### Your goal
Which of the lines below include "vote"? Each one should be copied out.

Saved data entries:
________

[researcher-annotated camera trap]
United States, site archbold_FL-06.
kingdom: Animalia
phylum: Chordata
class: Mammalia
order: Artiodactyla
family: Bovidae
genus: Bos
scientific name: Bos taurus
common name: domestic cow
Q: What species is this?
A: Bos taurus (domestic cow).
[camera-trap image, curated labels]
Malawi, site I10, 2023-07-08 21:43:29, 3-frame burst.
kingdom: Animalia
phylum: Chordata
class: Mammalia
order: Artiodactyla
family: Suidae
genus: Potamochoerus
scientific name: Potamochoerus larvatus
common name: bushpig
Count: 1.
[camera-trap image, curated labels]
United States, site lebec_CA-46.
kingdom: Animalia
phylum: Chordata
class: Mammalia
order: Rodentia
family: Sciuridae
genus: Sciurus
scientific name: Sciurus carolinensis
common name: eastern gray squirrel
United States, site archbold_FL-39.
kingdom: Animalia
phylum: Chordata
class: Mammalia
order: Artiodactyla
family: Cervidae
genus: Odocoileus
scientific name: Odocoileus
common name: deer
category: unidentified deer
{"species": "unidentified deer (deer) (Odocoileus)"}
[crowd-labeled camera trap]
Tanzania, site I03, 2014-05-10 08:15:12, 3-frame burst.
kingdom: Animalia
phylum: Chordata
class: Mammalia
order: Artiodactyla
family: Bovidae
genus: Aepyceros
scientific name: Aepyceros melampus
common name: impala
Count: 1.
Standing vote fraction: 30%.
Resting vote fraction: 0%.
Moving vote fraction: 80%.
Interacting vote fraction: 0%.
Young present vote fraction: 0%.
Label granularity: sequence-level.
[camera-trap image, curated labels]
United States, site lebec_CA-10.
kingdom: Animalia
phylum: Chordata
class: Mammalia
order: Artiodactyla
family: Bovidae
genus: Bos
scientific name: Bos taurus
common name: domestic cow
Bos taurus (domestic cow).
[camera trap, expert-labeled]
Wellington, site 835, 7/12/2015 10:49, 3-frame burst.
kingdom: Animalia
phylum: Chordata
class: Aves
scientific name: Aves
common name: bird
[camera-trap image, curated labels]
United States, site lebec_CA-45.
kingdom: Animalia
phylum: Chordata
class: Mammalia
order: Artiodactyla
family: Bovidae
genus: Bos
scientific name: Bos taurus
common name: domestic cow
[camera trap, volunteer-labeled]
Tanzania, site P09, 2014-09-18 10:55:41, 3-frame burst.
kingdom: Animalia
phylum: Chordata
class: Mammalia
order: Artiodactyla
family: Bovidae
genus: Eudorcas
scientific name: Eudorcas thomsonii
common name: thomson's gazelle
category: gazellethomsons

________

### Response for this exercise
Standing vote fraction: 30%.
Resting vote fraction: 0%.
Moving vote fraction: 80%.
Interacting vote fraction: 0%.
Young present vote fraction: 0%.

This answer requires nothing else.